N° 250
du 24/05/2002

Burkina Faso


Législatives: très courte majorité pour le parti présidentiel

Le Congrès pour la démocratie et le progrès (CDP, au pouvoir) n’a remporté que 57 des 111 sièges à l’Assemblée nationale burkinabé, selon les résultats officiels du scrutin du 5 mai, proclamés par la Commission électorale nationale indépendante (CENI) .
Dans le Parlement sortant, le CDP, parti du président Blaise Compaoré disposait d’une majorité écrasante de 104 députés sur 111.
Le CDP est suivi de l’Alliance pour la démocratie et la Fédération/Rassemblement démocratique africain (ADF/RDA, dirigée par Me Herman Yaméogo) qui obtient 17 sièges alors qu’elle n’avait qu’un seul député dans le Parlement sortant.
L’ADF/RDA a ravi au Parti pour la démocratie et le progrès (PDP) , du professeur Joseph Ki-Zerbo qui n’a remporté que dix sièges, le titre de première formation de l’opposition, un titre qui lui confère désormais un rang protocolaire dans les institutions du pays.
Le Parti de la renaissance nationale (PAREN, dirigé par le professeur Laurent Bado) a obtenu quatre sièges.
Enfin trois partis “sankaristes” dont l’ Union de la renaissance/Mouvement sankariste (UNIR/MS, dirigée par l’avocat Bénéwendé Sankara), seront présents dans l’hémicycle pour la première fois avec sept sièges de députés. L’UNIR/MS a obtenu trois sièges. Ces partis “sankaristes” se réclament de l’idéal de Thomas Sankara, le père de la révolution burkinabé, assassiné le 15 octobre 1987 à l’issue d’un coup d’Etat qui porta au pouvoir Blaise Compaoré, l’actuel président.

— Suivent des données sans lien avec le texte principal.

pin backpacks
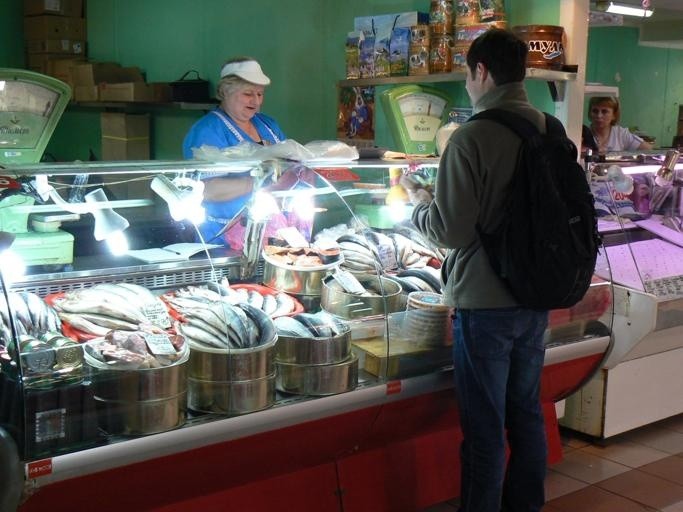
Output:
[465,108,605,312]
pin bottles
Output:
[650,150,680,213]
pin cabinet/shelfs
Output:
[2,149,617,507]
[557,150,683,448]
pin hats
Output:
[220,60,271,85]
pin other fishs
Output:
[335,223,445,292]
[62,282,173,331]
[0,274,350,368]
[0,285,61,336]
[173,275,342,353]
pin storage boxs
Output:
[25,1,166,102]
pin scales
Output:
[0,67,75,267]
[354,84,451,230]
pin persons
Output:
[407,28,605,512]
[182,56,286,258]
[582,97,652,156]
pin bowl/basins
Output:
[262,247,345,296]
[83,322,358,438]
[320,272,402,321]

Au total, sur les 13 partis qui seront représentés dans le futur Parlement, dix n’y avaient jamais siégé. Ce scrutin, le troisième depuis le début en 1991 du processus démocratique au Burkina Faso, a mis en lice 1.740 candidats (et autant de suppléants) issus de 30 partis politiques qui ont brigué les suffrages de 3.003.211 électeurs inscrits dans 11.000 bureaux de vote.
Une réforme du mode de scrutin adoptée en janvier 2001, instaurant la proportionnelle au plus fort (90 députés élus sur listes régionales et 21 sur listes nationales) a permis à l’opposition de réaliser cette “percée”.
La CENI, organisatrice de ce scrutin, s’est félicitée de la “maturité politique” des Burkinabé qui, selon elle, ont voté “dans l’ordre et la discipline” et s’est félicitée du remarquable taux de participation qui a atteint 64,16%.
Le Burkina a reçu pour cette élection un appui logistique du Bénin voisin qui lui a prêté 3.000 urnes transparentes en complément de ses 9.000 disponibles.
Ces élections ont vu aussi l’utilisation pour la première fois du bulletin unique (sur lequel figuraient tous les candidats). Selon la CENI, cette élection a coûté finalement 6,5 milliards de FCFA (9,91 millions d’euros).